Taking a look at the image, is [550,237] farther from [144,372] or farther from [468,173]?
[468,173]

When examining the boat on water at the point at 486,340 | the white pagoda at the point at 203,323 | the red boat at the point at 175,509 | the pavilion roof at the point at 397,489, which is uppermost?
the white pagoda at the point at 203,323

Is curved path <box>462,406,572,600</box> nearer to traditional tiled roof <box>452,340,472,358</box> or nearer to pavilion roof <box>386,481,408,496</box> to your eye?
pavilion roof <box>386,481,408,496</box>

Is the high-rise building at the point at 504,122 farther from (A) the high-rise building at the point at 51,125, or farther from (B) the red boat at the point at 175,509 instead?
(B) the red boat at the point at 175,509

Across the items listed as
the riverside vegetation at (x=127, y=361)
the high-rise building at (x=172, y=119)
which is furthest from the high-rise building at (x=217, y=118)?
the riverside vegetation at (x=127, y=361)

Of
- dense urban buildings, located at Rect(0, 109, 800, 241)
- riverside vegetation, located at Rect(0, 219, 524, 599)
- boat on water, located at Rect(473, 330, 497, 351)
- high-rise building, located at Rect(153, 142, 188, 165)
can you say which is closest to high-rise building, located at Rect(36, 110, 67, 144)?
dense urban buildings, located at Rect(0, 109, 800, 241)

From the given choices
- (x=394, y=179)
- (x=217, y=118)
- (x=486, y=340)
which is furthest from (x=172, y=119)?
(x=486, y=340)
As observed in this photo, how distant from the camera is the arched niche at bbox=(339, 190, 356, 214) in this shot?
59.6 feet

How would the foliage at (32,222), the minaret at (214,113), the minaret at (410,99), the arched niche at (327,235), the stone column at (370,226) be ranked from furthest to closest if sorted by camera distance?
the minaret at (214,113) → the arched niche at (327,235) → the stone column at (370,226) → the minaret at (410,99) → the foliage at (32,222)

=-=-=

| Short problem |
From the line containing "From the given choices" through the closing line of the material above, return every line exactly and omit all others.

| Answer to this exercise |
From the given choices
- (x=394, y=179)
- (x=217, y=118)
- (x=486, y=340)
which is furthest from (x=172, y=119)?
(x=486, y=340)
As observed in this photo, how distant from the camera is the arched niche at bbox=(339, 190, 356, 214) in this shot?
59.6 feet

How would the foliage at (32,222), the minaret at (214,113), the minaret at (410,99), the arched niche at (327,235), the stone column at (370,226) be ranked from furthest to closest if sorted by camera distance?
the minaret at (214,113) → the arched niche at (327,235) → the stone column at (370,226) → the minaret at (410,99) → the foliage at (32,222)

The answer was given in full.